Martina Caruso’s recipe – Mezzi Paccheri with Squid, Tumapersa cheese and Crispy Chard

Chef Martina Caruso proposes her recipe of Mezzi paccheri pasta with squid, Tumapersa cheese and crispy chard.

A dish that represents the gift of a memory and, at the same time, the desire to recover the culture of a product. This is the definition of a recipe with a strong evocative power that tells, with its aromas and flavors, the story of a cheese that was once produced in the Sicani Mountains, in the central-southern area of ​​Sicily: the Tuma Persa cheese. Currently, only one man, Salvatore Passalacqua, after engaging in continuous experimentation, has saved this product destined to be forgotten.
Tuma persa is a buttery cheese made with cow’s milk, soft on the palate and with a slight spicy-smoked and fresh aftertaste.

The sea-land combination between squid and Tuma Persa is certainly successful and gives life to a dish that smells like home. Here is how to prepare it.

Ingredients for 6 people:

PASTA

500 g Pacòte Il Cappelli Monograno Felicetti

SQUID BROTH
2 lt water
500 g chard stalks
1 kg clean squid
50 cl extra virgin olive oil
50 cl white wine

SQUID ENTRAILS SAUCE

500 g squid entrails
300 g tentacles
50 cl lemon juice
600 g peeled tomatoes
50 cl white wine
2 red onions

CRISPY CHARD

500 g of chard
200 cl sorrel juice
Extra virgin olive oil

SAUTEED MINCE

100 g parsley
3 celery sticks
2 white onions
Extra virgin olive oil

WHIPPING

Lost Tuma cheese

Procedure

For the squid broth: toast the chard and squid for a long time, blend with the white wine and finally add the water.
For the squid ragout: toast well the tentacles, entrails and onion, blend first with the wine and then with the lemon, finally add the peeled tomatoes and blend everything.
For the crispy chard: put the chard to marinate in the sorrel juice for two days. Spread the chard in the pan and bake at 180 ° C for 2 minutes and then at 90 ° C for 25 minutes.
For the mince: clean everything and blend by adding the oil. Get a creamy consistency.

Cook the mezzi paccheri in a pan of salted water. Add a spoon of mince vegetable and a drizzle of oil to the pan, sauté and blend with the white wine.
Finally, add the squid broth. Stir in the lost tuma persa cheese. Serve the half paccheri with a spoonful of ragout and the crispy chard.

Martina Caruso

WINE PAIRING

Arianna Occhipinti. Il Frappato FL – contrada Fossa di Lupo 2017

“Vittoria, wine, vineyard, dry stone walls. This is my land. Early in the morning the sun rises on the Iblei Mountains, while the sky turns red in layers and the warm light spreads amongst the rows of “Fossa di Lupo”, my district. I love the grapes of these places, Frappato and Nero d’ Avola. I feel myself in their expression, in being harmonic and unequal. I love the strength of the know-how to bring in the past and the future at the same time.”

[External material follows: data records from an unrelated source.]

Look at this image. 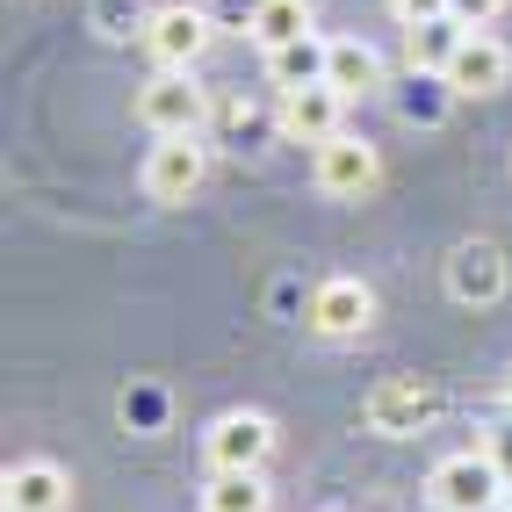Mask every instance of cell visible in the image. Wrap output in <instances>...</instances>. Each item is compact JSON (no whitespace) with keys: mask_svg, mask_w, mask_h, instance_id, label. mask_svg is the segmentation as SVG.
Instances as JSON below:
<instances>
[{"mask_svg":"<svg viewBox=\"0 0 512 512\" xmlns=\"http://www.w3.org/2000/svg\"><path fill=\"white\" fill-rule=\"evenodd\" d=\"M145 51L159 65H174V73H188V65L210 51V15L188 8V0H166V8L145 15Z\"/></svg>","mask_w":512,"mask_h":512,"instance_id":"obj_5","label":"cell"},{"mask_svg":"<svg viewBox=\"0 0 512 512\" xmlns=\"http://www.w3.org/2000/svg\"><path fill=\"white\" fill-rule=\"evenodd\" d=\"M469 29L455 15H433V22H412V37H404V51H412V73H448V58L462 51Z\"/></svg>","mask_w":512,"mask_h":512,"instance_id":"obj_16","label":"cell"},{"mask_svg":"<svg viewBox=\"0 0 512 512\" xmlns=\"http://www.w3.org/2000/svg\"><path fill=\"white\" fill-rule=\"evenodd\" d=\"M448 296H455V303H498V296H505V253L491 246V238L455 246V260H448Z\"/></svg>","mask_w":512,"mask_h":512,"instance_id":"obj_12","label":"cell"},{"mask_svg":"<svg viewBox=\"0 0 512 512\" xmlns=\"http://www.w3.org/2000/svg\"><path fill=\"white\" fill-rule=\"evenodd\" d=\"M375 145H361V138H325L318 152H311V181H318V195H339V202H361L368 188H375Z\"/></svg>","mask_w":512,"mask_h":512,"instance_id":"obj_6","label":"cell"},{"mask_svg":"<svg viewBox=\"0 0 512 512\" xmlns=\"http://www.w3.org/2000/svg\"><path fill=\"white\" fill-rule=\"evenodd\" d=\"M498 8H505V0H448V15H455L462 29H491Z\"/></svg>","mask_w":512,"mask_h":512,"instance_id":"obj_18","label":"cell"},{"mask_svg":"<svg viewBox=\"0 0 512 512\" xmlns=\"http://www.w3.org/2000/svg\"><path fill=\"white\" fill-rule=\"evenodd\" d=\"M138 116L152 138H195L202 116H210V94H202L188 73H174V65H159V73L138 87Z\"/></svg>","mask_w":512,"mask_h":512,"instance_id":"obj_3","label":"cell"},{"mask_svg":"<svg viewBox=\"0 0 512 512\" xmlns=\"http://www.w3.org/2000/svg\"><path fill=\"white\" fill-rule=\"evenodd\" d=\"M440 80H448V94H498V87L512 80V51L491 37V29H469Z\"/></svg>","mask_w":512,"mask_h":512,"instance_id":"obj_10","label":"cell"},{"mask_svg":"<svg viewBox=\"0 0 512 512\" xmlns=\"http://www.w3.org/2000/svg\"><path fill=\"white\" fill-rule=\"evenodd\" d=\"M491 462L505 469V484H512V426H498V433H491Z\"/></svg>","mask_w":512,"mask_h":512,"instance_id":"obj_20","label":"cell"},{"mask_svg":"<svg viewBox=\"0 0 512 512\" xmlns=\"http://www.w3.org/2000/svg\"><path fill=\"white\" fill-rule=\"evenodd\" d=\"M325 58H332V37H296V44H282V51H267V80H275L282 94L289 87H318L325 80Z\"/></svg>","mask_w":512,"mask_h":512,"instance_id":"obj_14","label":"cell"},{"mask_svg":"<svg viewBox=\"0 0 512 512\" xmlns=\"http://www.w3.org/2000/svg\"><path fill=\"white\" fill-rule=\"evenodd\" d=\"M202 512H267V476L260 469H217L210 491H202Z\"/></svg>","mask_w":512,"mask_h":512,"instance_id":"obj_17","label":"cell"},{"mask_svg":"<svg viewBox=\"0 0 512 512\" xmlns=\"http://www.w3.org/2000/svg\"><path fill=\"white\" fill-rule=\"evenodd\" d=\"M325 80L339 87V94H375V87H390V73H383V51H375L368 37H332V58H325Z\"/></svg>","mask_w":512,"mask_h":512,"instance_id":"obj_13","label":"cell"},{"mask_svg":"<svg viewBox=\"0 0 512 512\" xmlns=\"http://www.w3.org/2000/svg\"><path fill=\"white\" fill-rule=\"evenodd\" d=\"M202 455H210V469H260L275 455V419L267 412H224L202 433Z\"/></svg>","mask_w":512,"mask_h":512,"instance_id":"obj_7","label":"cell"},{"mask_svg":"<svg viewBox=\"0 0 512 512\" xmlns=\"http://www.w3.org/2000/svg\"><path fill=\"white\" fill-rule=\"evenodd\" d=\"M491 512H512V505H491Z\"/></svg>","mask_w":512,"mask_h":512,"instance_id":"obj_21","label":"cell"},{"mask_svg":"<svg viewBox=\"0 0 512 512\" xmlns=\"http://www.w3.org/2000/svg\"><path fill=\"white\" fill-rule=\"evenodd\" d=\"M440 419V390L426 383V375H383L368 397H361V426L383 433V440H404Z\"/></svg>","mask_w":512,"mask_h":512,"instance_id":"obj_2","label":"cell"},{"mask_svg":"<svg viewBox=\"0 0 512 512\" xmlns=\"http://www.w3.org/2000/svg\"><path fill=\"white\" fill-rule=\"evenodd\" d=\"M73 498V476L58 462H15L0 476V512H65Z\"/></svg>","mask_w":512,"mask_h":512,"instance_id":"obj_11","label":"cell"},{"mask_svg":"<svg viewBox=\"0 0 512 512\" xmlns=\"http://www.w3.org/2000/svg\"><path fill=\"white\" fill-rule=\"evenodd\" d=\"M426 498H433V512H491V505H505V469L491 462V448L484 455L462 448L448 462H433Z\"/></svg>","mask_w":512,"mask_h":512,"instance_id":"obj_1","label":"cell"},{"mask_svg":"<svg viewBox=\"0 0 512 512\" xmlns=\"http://www.w3.org/2000/svg\"><path fill=\"white\" fill-rule=\"evenodd\" d=\"M390 8H397L404 22H433V15H448V0H390Z\"/></svg>","mask_w":512,"mask_h":512,"instance_id":"obj_19","label":"cell"},{"mask_svg":"<svg viewBox=\"0 0 512 512\" xmlns=\"http://www.w3.org/2000/svg\"><path fill=\"white\" fill-rule=\"evenodd\" d=\"M303 325H311L318 339H361L375 325V289L354 282V275H332L311 289V311H303Z\"/></svg>","mask_w":512,"mask_h":512,"instance_id":"obj_4","label":"cell"},{"mask_svg":"<svg viewBox=\"0 0 512 512\" xmlns=\"http://www.w3.org/2000/svg\"><path fill=\"white\" fill-rule=\"evenodd\" d=\"M339 109H347V94H339L332 80H318V87H289L282 94V109H275V123H282V138L289 145H325V138H339Z\"/></svg>","mask_w":512,"mask_h":512,"instance_id":"obj_8","label":"cell"},{"mask_svg":"<svg viewBox=\"0 0 512 512\" xmlns=\"http://www.w3.org/2000/svg\"><path fill=\"white\" fill-rule=\"evenodd\" d=\"M246 37H253L260 51H282V44H296V37H311V0H260L253 22H246Z\"/></svg>","mask_w":512,"mask_h":512,"instance_id":"obj_15","label":"cell"},{"mask_svg":"<svg viewBox=\"0 0 512 512\" xmlns=\"http://www.w3.org/2000/svg\"><path fill=\"white\" fill-rule=\"evenodd\" d=\"M202 174H210V152L195 138H159L152 159H145V195L152 202H188L202 188Z\"/></svg>","mask_w":512,"mask_h":512,"instance_id":"obj_9","label":"cell"}]
</instances>
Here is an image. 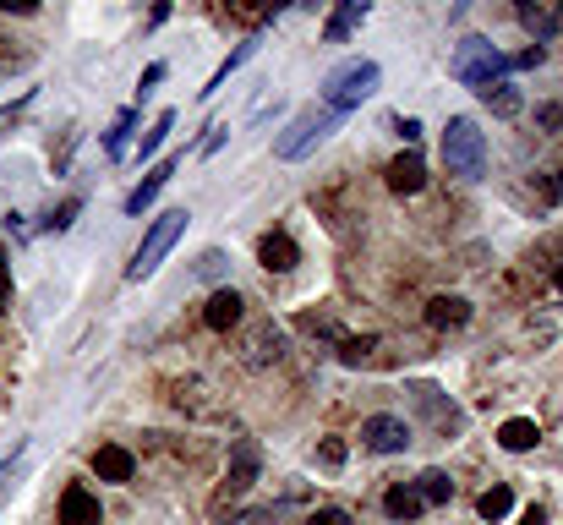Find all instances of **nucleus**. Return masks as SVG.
<instances>
[{
  "label": "nucleus",
  "mask_w": 563,
  "mask_h": 525,
  "mask_svg": "<svg viewBox=\"0 0 563 525\" xmlns=\"http://www.w3.org/2000/svg\"><path fill=\"white\" fill-rule=\"evenodd\" d=\"M416 493L427 498V504H449V498H454L449 471H421V476H416Z\"/></svg>",
  "instance_id": "obj_21"
},
{
  "label": "nucleus",
  "mask_w": 563,
  "mask_h": 525,
  "mask_svg": "<svg viewBox=\"0 0 563 525\" xmlns=\"http://www.w3.org/2000/svg\"><path fill=\"white\" fill-rule=\"evenodd\" d=\"M170 132H175V115L164 110L159 121H154V126H148V132H143V148H137V159H148V154H154V148H159V143H164V137H170Z\"/></svg>",
  "instance_id": "obj_27"
},
{
  "label": "nucleus",
  "mask_w": 563,
  "mask_h": 525,
  "mask_svg": "<svg viewBox=\"0 0 563 525\" xmlns=\"http://www.w3.org/2000/svg\"><path fill=\"white\" fill-rule=\"evenodd\" d=\"M509 72H514V61L503 50H492L487 39H465L460 50H454V77L476 93L492 88V83H509Z\"/></svg>",
  "instance_id": "obj_3"
},
{
  "label": "nucleus",
  "mask_w": 563,
  "mask_h": 525,
  "mask_svg": "<svg viewBox=\"0 0 563 525\" xmlns=\"http://www.w3.org/2000/svg\"><path fill=\"white\" fill-rule=\"evenodd\" d=\"M307 525H350V515H345V509H318Z\"/></svg>",
  "instance_id": "obj_35"
},
{
  "label": "nucleus",
  "mask_w": 563,
  "mask_h": 525,
  "mask_svg": "<svg viewBox=\"0 0 563 525\" xmlns=\"http://www.w3.org/2000/svg\"><path fill=\"white\" fill-rule=\"evenodd\" d=\"M520 22L536 33V44H547V39L558 33V11L542 6V0H520Z\"/></svg>",
  "instance_id": "obj_17"
},
{
  "label": "nucleus",
  "mask_w": 563,
  "mask_h": 525,
  "mask_svg": "<svg viewBox=\"0 0 563 525\" xmlns=\"http://www.w3.org/2000/svg\"><path fill=\"white\" fill-rule=\"evenodd\" d=\"M476 509H482V520H503L514 509V493L509 487H487V493L476 498Z\"/></svg>",
  "instance_id": "obj_24"
},
{
  "label": "nucleus",
  "mask_w": 563,
  "mask_h": 525,
  "mask_svg": "<svg viewBox=\"0 0 563 525\" xmlns=\"http://www.w3.org/2000/svg\"><path fill=\"white\" fill-rule=\"evenodd\" d=\"M175 165H181V159H159V165H154V170L143 175V181L132 186V197H126V214H143V208H154V197L164 192V186H170Z\"/></svg>",
  "instance_id": "obj_11"
},
{
  "label": "nucleus",
  "mask_w": 563,
  "mask_h": 525,
  "mask_svg": "<svg viewBox=\"0 0 563 525\" xmlns=\"http://www.w3.org/2000/svg\"><path fill=\"white\" fill-rule=\"evenodd\" d=\"M252 55H257V39H246V44H241V50H230V61H225V66H219V72H214V77H208V88H203V93H219V88H225V83H230V72H236V66H246V61H252Z\"/></svg>",
  "instance_id": "obj_22"
},
{
  "label": "nucleus",
  "mask_w": 563,
  "mask_h": 525,
  "mask_svg": "<svg viewBox=\"0 0 563 525\" xmlns=\"http://www.w3.org/2000/svg\"><path fill=\"white\" fill-rule=\"evenodd\" d=\"M6 307H11V263L0 258V312H6Z\"/></svg>",
  "instance_id": "obj_36"
},
{
  "label": "nucleus",
  "mask_w": 563,
  "mask_h": 525,
  "mask_svg": "<svg viewBox=\"0 0 563 525\" xmlns=\"http://www.w3.org/2000/svg\"><path fill=\"white\" fill-rule=\"evenodd\" d=\"M482 99H487L492 115H503V121H509V115H520V104H525L514 83H492V88H482Z\"/></svg>",
  "instance_id": "obj_20"
},
{
  "label": "nucleus",
  "mask_w": 563,
  "mask_h": 525,
  "mask_svg": "<svg viewBox=\"0 0 563 525\" xmlns=\"http://www.w3.org/2000/svg\"><path fill=\"white\" fill-rule=\"evenodd\" d=\"M93 476H99V482H132L137 476L132 449H121V443H99V449H93Z\"/></svg>",
  "instance_id": "obj_8"
},
{
  "label": "nucleus",
  "mask_w": 563,
  "mask_h": 525,
  "mask_svg": "<svg viewBox=\"0 0 563 525\" xmlns=\"http://www.w3.org/2000/svg\"><path fill=\"white\" fill-rule=\"evenodd\" d=\"M421 509H427V498L416 493V487H389V493H383V515L389 520H421Z\"/></svg>",
  "instance_id": "obj_16"
},
{
  "label": "nucleus",
  "mask_w": 563,
  "mask_h": 525,
  "mask_svg": "<svg viewBox=\"0 0 563 525\" xmlns=\"http://www.w3.org/2000/svg\"><path fill=\"white\" fill-rule=\"evenodd\" d=\"M257 263H263L268 274H290V268L301 263V252H296V241H290L285 230H268V236L257 241Z\"/></svg>",
  "instance_id": "obj_9"
},
{
  "label": "nucleus",
  "mask_w": 563,
  "mask_h": 525,
  "mask_svg": "<svg viewBox=\"0 0 563 525\" xmlns=\"http://www.w3.org/2000/svg\"><path fill=\"white\" fill-rule=\"evenodd\" d=\"M197 274H203V279H219V274H225V252H203V263H197Z\"/></svg>",
  "instance_id": "obj_31"
},
{
  "label": "nucleus",
  "mask_w": 563,
  "mask_h": 525,
  "mask_svg": "<svg viewBox=\"0 0 563 525\" xmlns=\"http://www.w3.org/2000/svg\"><path fill=\"white\" fill-rule=\"evenodd\" d=\"M465 318H471V301L465 296H432L427 301V323L432 329H460Z\"/></svg>",
  "instance_id": "obj_15"
},
{
  "label": "nucleus",
  "mask_w": 563,
  "mask_h": 525,
  "mask_svg": "<svg viewBox=\"0 0 563 525\" xmlns=\"http://www.w3.org/2000/svg\"><path fill=\"white\" fill-rule=\"evenodd\" d=\"M558 290H563V268H558Z\"/></svg>",
  "instance_id": "obj_39"
},
{
  "label": "nucleus",
  "mask_w": 563,
  "mask_h": 525,
  "mask_svg": "<svg viewBox=\"0 0 563 525\" xmlns=\"http://www.w3.org/2000/svg\"><path fill=\"white\" fill-rule=\"evenodd\" d=\"M301 329H307V334H339L334 318H318V312H301Z\"/></svg>",
  "instance_id": "obj_32"
},
{
  "label": "nucleus",
  "mask_w": 563,
  "mask_h": 525,
  "mask_svg": "<svg viewBox=\"0 0 563 525\" xmlns=\"http://www.w3.org/2000/svg\"><path fill=\"white\" fill-rule=\"evenodd\" d=\"M334 126H339V115L328 110V104H307V110H301L296 121H290L285 132H279L274 154H279V159H301V154H312V148H318L323 137L334 132Z\"/></svg>",
  "instance_id": "obj_5"
},
{
  "label": "nucleus",
  "mask_w": 563,
  "mask_h": 525,
  "mask_svg": "<svg viewBox=\"0 0 563 525\" xmlns=\"http://www.w3.org/2000/svg\"><path fill=\"white\" fill-rule=\"evenodd\" d=\"M394 132H400V137H405L410 148L421 143V121H410V115H394Z\"/></svg>",
  "instance_id": "obj_33"
},
{
  "label": "nucleus",
  "mask_w": 563,
  "mask_h": 525,
  "mask_svg": "<svg viewBox=\"0 0 563 525\" xmlns=\"http://www.w3.org/2000/svg\"><path fill=\"white\" fill-rule=\"evenodd\" d=\"M104 515H99V498L88 493L82 482H72L61 493V525H99Z\"/></svg>",
  "instance_id": "obj_13"
},
{
  "label": "nucleus",
  "mask_w": 563,
  "mask_h": 525,
  "mask_svg": "<svg viewBox=\"0 0 563 525\" xmlns=\"http://www.w3.org/2000/svg\"><path fill=\"white\" fill-rule=\"evenodd\" d=\"M361 22H367V6H361V0H345V6L334 11V17H328V44H339V39H350V33L361 28Z\"/></svg>",
  "instance_id": "obj_19"
},
{
  "label": "nucleus",
  "mask_w": 563,
  "mask_h": 525,
  "mask_svg": "<svg viewBox=\"0 0 563 525\" xmlns=\"http://www.w3.org/2000/svg\"><path fill=\"white\" fill-rule=\"evenodd\" d=\"M536 438H542V433H536V422H531V416H514V422H503V427H498V443H503L509 454L536 449Z\"/></svg>",
  "instance_id": "obj_18"
},
{
  "label": "nucleus",
  "mask_w": 563,
  "mask_h": 525,
  "mask_svg": "<svg viewBox=\"0 0 563 525\" xmlns=\"http://www.w3.org/2000/svg\"><path fill=\"white\" fill-rule=\"evenodd\" d=\"M416 405H421V416H427L438 433H460V411L443 400V389H432V383H416Z\"/></svg>",
  "instance_id": "obj_12"
},
{
  "label": "nucleus",
  "mask_w": 563,
  "mask_h": 525,
  "mask_svg": "<svg viewBox=\"0 0 563 525\" xmlns=\"http://www.w3.org/2000/svg\"><path fill=\"white\" fill-rule=\"evenodd\" d=\"M132 121H137V110H121V115H115V126L104 132V154H110V159L126 154V132H132Z\"/></svg>",
  "instance_id": "obj_25"
},
{
  "label": "nucleus",
  "mask_w": 563,
  "mask_h": 525,
  "mask_svg": "<svg viewBox=\"0 0 563 525\" xmlns=\"http://www.w3.org/2000/svg\"><path fill=\"white\" fill-rule=\"evenodd\" d=\"M186 208H170V214H159L154 225H148V236H143V247L132 252V263H126V279H148L154 274V268L164 263V252L175 247V241H181V230H186Z\"/></svg>",
  "instance_id": "obj_4"
},
{
  "label": "nucleus",
  "mask_w": 563,
  "mask_h": 525,
  "mask_svg": "<svg viewBox=\"0 0 563 525\" xmlns=\"http://www.w3.org/2000/svg\"><path fill=\"white\" fill-rule=\"evenodd\" d=\"M361 443H367L372 454H405L410 449V427L400 416H367L361 422Z\"/></svg>",
  "instance_id": "obj_7"
},
{
  "label": "nucleus",
  "mask_w": 563,
  "mask_h": 525,
  "mask_svg": "<svg viewBox=\"0 0 563 525\" xmlns=\"http://www.w3.org/2000/svg\"><path fill=\"white\" fill-rule=\"evenodd\" d=\"M257 471H263V449H257V438H236V449H230V471H225V487H219L214 509H225L230 498H241L246 487L257 482Z\"/></svg>",
  "instance_id": "obj_6"
},
{
  "label": "nucleus",
  "mask_w": 563,
  "mask_h": 525,
  "mask_svg": "<svg viewBox=\"0 0 563 525\" xmlns=\"http://www.w3.org/2000/svg\"><path fill=\"white\" fill-rule=\"evenodd\" d=\"M542 44H531V50H520V55H514V72H531V66H542Z\"/></svg>",
  "instance_id": "obj_34"
},
{
  "label": "nucleus",
  "mask_w": 563,
  "mask_h": 525,
  "mask_svg": "<svg viewBox=\"0 0 563 525\" xmlns=\"http://www.w3.org/2000/svg\"><path fill=\"white\" fill-rule=\"evenodd\" d=\"M443 165H449V175L482 181V170H487V137H482V126H476L471 115H454V121L443 126Z\"/></svg>",
  "instance_id": "obj_2"
},
{
  "label": "nucleus",
  "mask_w": 563,
  "mask_h": 525,
  "mask_svg": "<svg viewBox=\"0 0 563 525\" xmlns=\"http://www.w3.org/2000/svg\"><path fill=\"white\" fill-rule=\"evenodd\" d=\"M514 525H547V515H542V509H525V515L514 520Z\"/></svg>",
  "instance_id": "obj_38"
},
{
  "label": "nucleus",
  "mask_w": 563,
  "mask_h": 525,
  "mask_svg": "<svg viewBox=\"0 0 563 525\" xmlns=\"http://www.w3.org/2000/svg\"><path fill=\"white\" fill-rule=\"evenodd\" d=\"M372 350H378V340H372V334H350V340H339V361H350V367H361V361L372 356Z\"/></svg>",
  "instance_id": "obj_26"
},
{
  "label": "nucleus",
  "mask_w": 563,
  "mask_h": 525,
  "mask_svg": "<svg viewBox=\"0 0 563 525\" xmlns=\"http://www.w3.org/2000/svg\"><path fill=\"white\" fill-rule=\"evenodd\" d=\"M203 383H175V405L181 411H197V416H214V400H203Z\"/></svg>",
  "instance_id": "obj_23"
},
{
  "label": "nucleus",
  "mask_w": 563,
  "mask_h": 525,
  "mask_svg": "<svg viewBox=\"0 0 563 525\" xmlns=\"http://www.w3.org/2000/svg\"><path fill=\"white\" fill-rule=\"evenodd\" d=\"M383 83V72H378V61H361V55H350V61H339L334 72L323 77V104L334 115H345V110H356L361 99H372V88Z\"/></svg>",
  "instance_id": "obj_1"
},
{
  "label": "nucleus",
  "mask_w": 563,
  "mask_h": 525,
  "mask_svg": "<svg viewBox=\"0 0 563 525\" xmlns=\"http://www.w3.org/2000/svg\"><path fill=\"white\" fill-rule=\"evenodd\" d=\"M241 307H246V301L236 296V290H214V296H208V307H203V323L214 334H230L241 323Z\"/></svg>",
  "instance_id": "obj_14"
},
{
  "label": "nucleus",
  "mask_w": 563,
  "mask_h": 525,
  "mask_svg": "<svg viewBox=\"0 0 563 525\" xmlns=\"http://www.w3.org/2000/svg\"><path fill=\"white\" fill-rule=\"evenodd\" d=\"M154 83H164V66H159V61H154V66H148V72H143V93H148V88H154Z\"/></svg>",
  "instance_id": "obj_37"
},
{
  "label": "nucleus",
  "mask_w": 563,
  "mask_h": 525,
  "mask_svg": "<svg viewBox=\"0 0 563 525\" xmlns=\"http://www.w3.org/2000/svg\"><path fill=\"white\" fill-rule=\"evenodd\" d=\"M17 460H22V443L11 449V460L0 465V498H6V493H11V482H17Z\"/></svg>",
  "instance_id": "obj_30"
},
{
  "label": "nucleus",
  "mask_w": 563,
  "mask_h": 525,
  "mask_svg": "<svg viewBox=\"0 0 563 525\" xmlns=\"http://www.w3.org/2000/svg\"><path fill=\"white\" fill-rule=\"evenodd\" d=\"M318 460L328 465V471H339V465H345V443H339V438H323V449H318Z\"/></svg>",
  "instance_id": "obj_29"
},
{
  "label": "nucleus",
  "mask_w": 563,
  "mask_h": 525,
  "mask_svg": "<svg viewBox=\"0 0 563 525\" xmlns=\"http://www.w3.org/2000/svg\"><path fill=\"white\" fill-rule=\"evenodd\" d=\"M383 181H389V192L410 197V192H421V186H427V165H421V154L410 148V154L389 159V170H383Z\"/></svg>",
  "instance_id": "obj_10"
},
{
  "label": "nucleus",
  "mask_w": 563,
  "mask_h": 525,
  "mask_svg": "<svg viewBox=\"0 0 563 525\" xmlns=\"http://www.w3.org/2000/svg\"><path fill=\"white\" fill-rule=\"evenodd\" d=\"M77 214H82V203L72 197V203H61V208H55L50 219H44V225H50V230H72V219H77Z\"/></svg>",
  "instance_id": "obj_28"
}]
</instances>
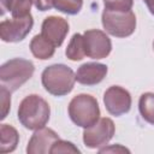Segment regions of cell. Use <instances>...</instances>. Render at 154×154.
<instances>
[{
    "label": "cell",
    "mask_w": 154,
    "mask_h": 154,
    "mask_svg": "<svg viewBox=\"0 0 154 154\" xmlns=\"http://www.w3.org/2000/svg\"><path fill=\"white\" fill-rule=\"evenodd\" d=\"M51 116V107L48 102L40 95L31 94L25 96L18 107V120L29 130H37L43 128Z\"/></svg>",
    "instance_id": "1"
},
{
    "label": "cell",
    "mask_w": 154,
    "mask_h": 154,
    "mask_svg": "<svg viewBox=\"0 0 154 154\" xmlns=\"http://www.w3.org/2000/svg\"><path fill=\"white\" fill-rule=\"evenodd\" d=\"M41 82L45 90L49 94L54 96H64L73 89L76 75L71 67L64 64H54L43 70Z\"/></svg>",
    "instance_id": "2"
},
{
    "label": "cell",
    "mask_w": 154,
    "mask_h": 154,
    "mask_svg": "<svg viewBox=\"0 0 154 154\" xmlns=\"http://www.w3.org/2000/svg\"><path fill=\"white\" fill-rule=\"evenodd\" d=\"M34 71L35 66L30 60L22 58L11 59L0 67L1 87L13 93L32 77Z\"/></svg>",
    "instance_id": "3"
},
{
    "label": "cell",
    "mask_w": 154,
    "mask_h": 154,
    "mask_svg": "<svg viewBox=\"0 0 154 154\" xmlns=\"http://www.w3.org/2000/svg\"><path fill=\"white\" fill-rule=\"evenodd\" d=\"M70 119L81 128H89L100 119L97 100L89 94H79L72 97L69 103Z\"/></svg>",
    "instance_id": "4"
},
{
    "label": "cell",
    "mask_w": 154,
    "mask_h": 154,
    "mask_svg": "<svg viewBox=\"0 0 154 154\" xmlns=\"http://www.w3.org/2000/svg\"><path fill=\"white\" fill-rule=\"evenodd\" d=\"M101 22L106 32L120 38L132 35L136 29V16L132 11L120 12L105 8Z\"/></svg>",
    "instance_id": "5"
},
{
    "label": "cell",
    "mask_w": 154,
    "mask_h": 154,
    "mask_svg": "<svg viewBox=\"0 0 154 154\" xmlns=\"http://www.w3.org/2000/svg\"><path fill=\"white\" fill-rule=\"evenodd\" d=\"M116 131L114 123L111 118H100L95 124L85 128L83 131V142L85 147L96 149L106 146Z\"/></svg>",
    "instance_id": "6"
},
{
    "label": "cell",
    "mask_w": 154,
    "mask_h": 154,
    "mask_svg": "<svg viewBox=\"0 0 154 154\" xmlns=\"http://www.w3.org/2000/svg\"><path fill=\"white\" fill-rule=\"evenodd\" d=\"M34 19L31 14L24 17H12L0 23V37L4 42H19L31 31Z\"/></svg>",
    "instance_id": "7"
},
{
    "label": "cell",
    "mask_w": 154,
    "mask_h": 154,
    "mask_svg": "<svg viewBox=\"0 0 154 154\" xmlns=\"http://www.w3.org/2000/svg\"><path fill=\"white\" fill-rule=\"evenodd\" d=\"M85 55L91 59H103L112 51L109 37L99 29H90L83 32Z\"/></svg>",
    "instance_id": "8"
},
{
    "label": "cell",
    "mask_w": 154,
    "mask_h": 154,
    "mask_svg": "<svg viewBox=\"0 0 154 154\" xmlns=\"http://www.w3.org/2000/svg\"><path fill=\"white\" fill-rule=\"evenodd\" d=\"M103 103L109 114L120 117L130 111L131 95L126 89L119 85H112L103 94Z\"/></svg>",
    "instance_id": "9"
},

Arianna Occhipinti is one of the most charismatic producers in Sicily. Very often, when I am abroad, it happens to find her name in the wine lists of renowned restaurants; often as the only Sicilian reference or among the Italian labels, it is sure to be one of their proposals. With her great skill and value, she created a strong and recognizable brand.

After studying viticulture and enology in Milan, she returned to Vittoria in 2004, and there, at the slope of Iblei Mountains, she began to cultivate her first hectare of vineyards to reach after up to 25 hectares. She produces Frappato di Vittoria, Nero d’Avola, Albanello and Zibibbo.

Arianna uses biodynamic practices followed by the gesture of the man who takes care of the land, from cultivation to pruning, till processing the fruit without using chemicals. Thanks to her sensitivity and skill, the result is a wine of great balance and territoriality, a genuine and greedy wine of which I am a great consumer.

The Frappato FL is part of the contrada wines project; the separate vinification of three different parcels give life to three wines: PT BB FL. The Fossa di Lupo is characterized by sandy and calcareous soil, north exposure and sapling vines of about 40 years. It expands up to 2 hectares and the bottles produced are 2,700. The vinification takes place with maceration on the skins and spontaneous fermentation in 85hl concrete vats for 25 days with daily pumping over and punching down, then racking and aging in the same containers for another 6 months and finally in Austrian oak barrels for 12 months. The result is a juicy wine, with pomegranate scent, balanced acidity, sea breeze sensations of freshness and sapidity.